"Hello my dearHow are you,i am Miss,Juliet am looking for real friend, if you accept please contact me at my email address (julietpeterson333 @rocketmail.com) so that i will give you my pictures and also tell you more about me,Yours Miss…"
Hello my dear How are you,i am Miss,Juliet am looking for real friend, if you accept please contact me at my email address (julietpeterson333 @rocketmail.com) so that i will give you my pictures and also tell you more about me, Yours Miss Juliet ____000__________I LOVE__________000___ ___000____________YOU____________000__ ___000___________FRIEND__________ 000__ ___000___________THANKS__________000__ ____000___________FOR___________000___ _____000_________KEEPING_________000____ ______000__________MY_________000_ ____ ________000______HEART______000__ __ __________000 ____ SAVE_____000____ _ ____________000__ KISS__000______ ___ ______________000 U 000_________ __ _________________I AM OR U___________ _ ___________________ BYE_
I acquired a few Arbuckles and Lion cards on behalf of the Specialty Coffee Association of America for their collection, as samples.
For my personal collection I generally steer clear of things intended to be kept and/or traded, unless they are unique. I once came across a trading card for Gillies Coffee, the oldest coffee roaster in America, and snapped it up. Came to find out that the current owner of Gillies, who is a friend of mine and whose family is only the second owner of Gillies since it was founded in the 1840's, had no idea that Gillies ever produced trading cards. I had to give it to him, of course. A week after I sent it I received a package from him. It was an aluminum coffee sample tray (coffee buyers place samples of the raw green coffee in cardboard or aluminum sample trays on the table while they test, or “cup” the roasted coffee). The tray had “Arbuckles” stenciled on it. It is at least 100 years old and even though it is not ephemera, it is a prize. I guess, when you own a company that is 150 years old, you have this sort of stuff around.
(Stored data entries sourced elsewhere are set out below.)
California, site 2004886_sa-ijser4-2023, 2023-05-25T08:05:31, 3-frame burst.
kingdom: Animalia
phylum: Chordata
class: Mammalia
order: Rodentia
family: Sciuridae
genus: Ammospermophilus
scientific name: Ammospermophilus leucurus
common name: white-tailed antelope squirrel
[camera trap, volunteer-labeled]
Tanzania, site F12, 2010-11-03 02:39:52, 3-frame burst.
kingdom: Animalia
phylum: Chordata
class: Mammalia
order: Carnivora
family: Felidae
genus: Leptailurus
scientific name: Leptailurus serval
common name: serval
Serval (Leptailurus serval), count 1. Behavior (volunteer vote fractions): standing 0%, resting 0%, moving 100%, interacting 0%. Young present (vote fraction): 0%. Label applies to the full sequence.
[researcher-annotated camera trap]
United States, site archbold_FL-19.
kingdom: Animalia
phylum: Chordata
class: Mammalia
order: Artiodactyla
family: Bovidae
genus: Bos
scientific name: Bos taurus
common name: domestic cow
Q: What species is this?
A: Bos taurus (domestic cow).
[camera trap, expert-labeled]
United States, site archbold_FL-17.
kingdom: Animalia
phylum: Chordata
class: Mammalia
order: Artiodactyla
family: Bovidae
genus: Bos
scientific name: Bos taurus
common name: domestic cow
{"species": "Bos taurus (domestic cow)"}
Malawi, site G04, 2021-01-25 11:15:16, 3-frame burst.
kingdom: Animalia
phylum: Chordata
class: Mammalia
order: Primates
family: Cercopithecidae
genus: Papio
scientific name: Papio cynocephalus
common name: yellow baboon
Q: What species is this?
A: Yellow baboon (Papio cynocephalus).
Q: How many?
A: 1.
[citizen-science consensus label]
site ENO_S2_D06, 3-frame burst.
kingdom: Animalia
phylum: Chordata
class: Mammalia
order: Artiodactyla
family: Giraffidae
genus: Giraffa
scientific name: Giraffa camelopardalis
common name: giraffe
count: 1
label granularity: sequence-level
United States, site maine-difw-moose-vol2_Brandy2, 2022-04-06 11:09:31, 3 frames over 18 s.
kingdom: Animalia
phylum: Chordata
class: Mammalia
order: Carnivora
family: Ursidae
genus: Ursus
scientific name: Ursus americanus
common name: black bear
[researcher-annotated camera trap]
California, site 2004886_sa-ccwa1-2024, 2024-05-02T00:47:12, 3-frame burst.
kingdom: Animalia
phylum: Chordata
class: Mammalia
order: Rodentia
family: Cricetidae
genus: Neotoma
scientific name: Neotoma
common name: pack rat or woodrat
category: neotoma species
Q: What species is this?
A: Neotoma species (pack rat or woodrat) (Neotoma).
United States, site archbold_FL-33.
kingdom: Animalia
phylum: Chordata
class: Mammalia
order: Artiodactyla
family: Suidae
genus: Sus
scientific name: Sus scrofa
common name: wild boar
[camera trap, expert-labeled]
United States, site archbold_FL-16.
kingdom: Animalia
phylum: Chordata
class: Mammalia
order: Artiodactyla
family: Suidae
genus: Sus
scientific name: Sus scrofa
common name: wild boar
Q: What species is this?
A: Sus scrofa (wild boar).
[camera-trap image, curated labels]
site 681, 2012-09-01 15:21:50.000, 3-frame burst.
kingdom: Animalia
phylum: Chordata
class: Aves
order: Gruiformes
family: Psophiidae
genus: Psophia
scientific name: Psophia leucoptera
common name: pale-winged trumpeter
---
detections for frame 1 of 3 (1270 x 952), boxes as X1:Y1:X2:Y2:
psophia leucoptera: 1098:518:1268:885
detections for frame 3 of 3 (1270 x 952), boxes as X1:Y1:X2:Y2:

I'm most attracted to letters, billheads, and to a lesser degree, advertising. Playing cards are a bit of an exception. I worked in a magic shop in high school (I worked for Stan Allen, who is now the publisher of Magic Magazine and joined T.E.N. as a "seed" member), so I have a soft spot for playing cards and grab decks here and there and tuck them away compulsively. If they feature coffee in some way, it’s like a double compulsion.
To this day, I have a hard time discarding an incomplete deck. While working at the magic shop, I became fairly proficient at throwing playing cards (thanks to Ricky Jay) and an incomplete deck became amo. I regularly won dollar bets from people who thought I couldn’t hit the “open” sign on the door while standing at the cash register about 25 feet away.
Okay, so that was a really long answer to a simple question.
Welcome to T.E.N. and thank you for being one of our pioneering members. We appear to be strong already in the playing card area, with you and Mr. Steve Bowling.
I collect playing cards as a cross over when they feature or are associated with coffee. I have already learned from Steve Bowling that this is not uncommon. I have six bridge decks featuring "breakfast cheer" coffee, which seem to me to be fairly common. The others are contemporary, an unopened double deck of Doonesbury cards from Starbucks, and several decks featuring coffee trivia, from my time at the Specialty Coffee Association of America.